ISRAEL’S WILLINGNESS TO DISCUSS SOLUTION WITH U.S. INDICATED
“I had, at first thought that the United States team should call both the Arab states and Israel together to settle their differences, but this, for the time being, seems impossible, “Rep. Anfuso reported to the President. “Therefore, I would urge that the United States team go to each country involved, to determine from each how far they are willing to go to attain peace in the Middle East. I am certain that a strong personal effort on your part to bring about these negotiations will make the United States team welcome in all these countries.”
The New York member of Congress, who conferred with Premier David Ben Gurion during his visit to Israel, emphasized in his report to President Eisenhower that he knows “Israel will not refuse to sit down with the United States team, and that it will make concessions.” He also said he knows that “once we can get the Arab states to start negotiations and bargaining, they will see the advantages to peaceful coexistence.”
Mr. Anfuso drew President Eisenhower’s attention to the fact that the Eisenhower Doctrine is meaningless unless supplemented by acts which show a genuine interest in the peoples involved. “We need not fear that Syria will attack her neighboring sister states,” he stressed. “This will never happen, because there is a strong bond holding these states together. The attack, when it comes, will be against Israel. For this reason, pouring arms in the Middle East will only advance the date of a bloody struggle between the Arab states and Israel,” he pointed out.

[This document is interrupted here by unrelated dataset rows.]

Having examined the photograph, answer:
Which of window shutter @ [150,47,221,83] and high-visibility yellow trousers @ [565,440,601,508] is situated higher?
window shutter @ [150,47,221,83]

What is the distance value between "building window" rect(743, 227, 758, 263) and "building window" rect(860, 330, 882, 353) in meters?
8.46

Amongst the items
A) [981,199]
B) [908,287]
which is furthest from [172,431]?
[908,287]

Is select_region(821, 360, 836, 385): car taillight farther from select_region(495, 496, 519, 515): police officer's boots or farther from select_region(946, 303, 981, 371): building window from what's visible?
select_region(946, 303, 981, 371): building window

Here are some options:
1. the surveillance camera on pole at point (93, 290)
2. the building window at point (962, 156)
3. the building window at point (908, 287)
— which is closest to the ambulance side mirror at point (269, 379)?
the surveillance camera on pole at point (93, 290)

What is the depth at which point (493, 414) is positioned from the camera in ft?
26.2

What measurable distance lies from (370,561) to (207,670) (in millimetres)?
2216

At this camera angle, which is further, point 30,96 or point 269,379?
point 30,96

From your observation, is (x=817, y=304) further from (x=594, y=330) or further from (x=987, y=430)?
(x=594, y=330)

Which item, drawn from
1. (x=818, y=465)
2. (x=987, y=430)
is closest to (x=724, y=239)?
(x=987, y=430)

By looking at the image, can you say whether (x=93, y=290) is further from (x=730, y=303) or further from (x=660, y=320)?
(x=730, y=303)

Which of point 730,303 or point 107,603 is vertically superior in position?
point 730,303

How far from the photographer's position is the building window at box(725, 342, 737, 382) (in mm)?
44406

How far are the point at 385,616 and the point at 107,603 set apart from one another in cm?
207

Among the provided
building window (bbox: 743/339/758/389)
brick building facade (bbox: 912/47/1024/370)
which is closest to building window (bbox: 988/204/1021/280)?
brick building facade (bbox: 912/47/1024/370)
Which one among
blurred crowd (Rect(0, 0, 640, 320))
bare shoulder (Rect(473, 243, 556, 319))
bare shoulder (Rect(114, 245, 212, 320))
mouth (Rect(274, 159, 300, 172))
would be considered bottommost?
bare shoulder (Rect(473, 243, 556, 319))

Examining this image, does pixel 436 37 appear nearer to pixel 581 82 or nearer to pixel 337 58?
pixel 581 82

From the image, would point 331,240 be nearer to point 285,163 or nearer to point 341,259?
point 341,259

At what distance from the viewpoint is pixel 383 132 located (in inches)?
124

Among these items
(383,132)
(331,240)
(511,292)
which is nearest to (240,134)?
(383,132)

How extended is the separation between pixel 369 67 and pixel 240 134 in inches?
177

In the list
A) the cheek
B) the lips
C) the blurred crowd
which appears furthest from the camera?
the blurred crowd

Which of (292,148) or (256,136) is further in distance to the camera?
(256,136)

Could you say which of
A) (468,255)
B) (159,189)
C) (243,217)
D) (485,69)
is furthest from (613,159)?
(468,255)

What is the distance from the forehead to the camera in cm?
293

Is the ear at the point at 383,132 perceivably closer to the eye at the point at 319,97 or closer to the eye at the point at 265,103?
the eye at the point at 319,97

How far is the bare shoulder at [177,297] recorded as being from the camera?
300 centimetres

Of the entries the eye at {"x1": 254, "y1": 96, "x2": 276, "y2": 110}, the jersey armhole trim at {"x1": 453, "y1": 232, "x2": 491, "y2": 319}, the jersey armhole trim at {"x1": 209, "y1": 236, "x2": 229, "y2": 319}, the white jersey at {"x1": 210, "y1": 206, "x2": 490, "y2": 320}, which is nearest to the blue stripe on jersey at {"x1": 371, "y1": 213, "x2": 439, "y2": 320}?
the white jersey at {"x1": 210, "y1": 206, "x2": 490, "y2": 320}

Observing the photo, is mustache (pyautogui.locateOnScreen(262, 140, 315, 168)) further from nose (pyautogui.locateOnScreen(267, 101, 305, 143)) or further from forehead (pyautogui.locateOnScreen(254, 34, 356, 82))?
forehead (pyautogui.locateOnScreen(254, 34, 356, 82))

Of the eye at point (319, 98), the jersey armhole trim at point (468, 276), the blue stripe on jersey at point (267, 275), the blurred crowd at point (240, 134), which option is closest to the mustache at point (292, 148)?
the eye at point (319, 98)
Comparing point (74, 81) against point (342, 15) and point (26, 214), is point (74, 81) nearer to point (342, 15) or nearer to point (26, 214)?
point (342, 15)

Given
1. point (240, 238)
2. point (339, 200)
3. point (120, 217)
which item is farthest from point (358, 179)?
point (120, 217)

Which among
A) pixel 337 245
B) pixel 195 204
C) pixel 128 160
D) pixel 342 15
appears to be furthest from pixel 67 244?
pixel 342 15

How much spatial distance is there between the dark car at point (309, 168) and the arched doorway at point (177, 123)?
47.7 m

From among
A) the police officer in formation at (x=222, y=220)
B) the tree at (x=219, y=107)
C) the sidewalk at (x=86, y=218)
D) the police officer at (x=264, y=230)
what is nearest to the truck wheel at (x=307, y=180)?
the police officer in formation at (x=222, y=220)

President Eisenhower, in his reply, said that he knows of hardly any other problem that has had his more “constant and earnest attention” than the Middle East. He enumerated the efforts made by him and other members of the U. S. Government to alleviate the tensions of the area, and emphasized that he is not content with these efforts. He expressed appreciation to Mr. Anfuso for the proposals submitted, promising that they would receive “thoughtful consideration.”